Non si tratta di domande banali.
Molte volte una persona si accorge di avere inseguito, per anni, ideali, aspettative o progetti che sembravano propri, ma che erano profondamente intrecciati al desiderio degli altri.
Questo non significa che il soggetto sia prigioniero della propria storia.
Significa piuttosto che il desiderio non nasce mai in isolamento.
Nasce sempre all'interno di una relazione con l'Altro.
Il lavoro della psicoterapia
Un percorso di psicoterapia non ha lo scopo di dire a una persona che cosa dovrebbe desiderare.
Né quello di sostituire un desiderio con un altro.
Piuttosto, offre uno spazio in cui il soggetto può iniziare a interrogare il modo in cui i propri desideri si sono costruiti.
Quali parole hanno accompagnato la sua storia?
Quali aspettative hanno lasciato un segno?
Quali scelte sono state davvero proprie e quali, invece, sono nate dal tentativo di rispondere al desiderio dell'Altro?
Nel lavoro di uno psicologo e psicoterapeuta a Salerno, queste domande emergono spesso in modi molto diversi: attraverso l'ansia, l'insoddisfazione, le difficoltà nelle relazioni, la sensazione di vivere una vita che non sembra appartenere fino in fondo a chi la sta vivendo.
Non esistono risposte valide per tutti.
Ogni storia è diversa.
Ed è proprio questa singolarità che la psicoanalisi cerca di rispettare.
Una domanda che può aprire qualcosa di nuovo
Forse il desiderio non nasce semplicemente dentro di noi.

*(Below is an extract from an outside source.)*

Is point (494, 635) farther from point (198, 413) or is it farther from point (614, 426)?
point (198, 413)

Forse prende forma, fin dall'inizio della vita, nell'incontro con le parole e con il desiderio di chi ci ha accolti nel mondo.
Questo non significa che il nostro desiderio sia destinato a rimanere quello degli altri.
Significa, piuttosto, che diventa possibile appropriarsene solo interrogandone la storia.
La domanda allora non è soltanto:
"Che cosa desidero?"
Ma anche:
"Quale desiderio, tra quelli che abitano la mia storia, sento davvero come mio?"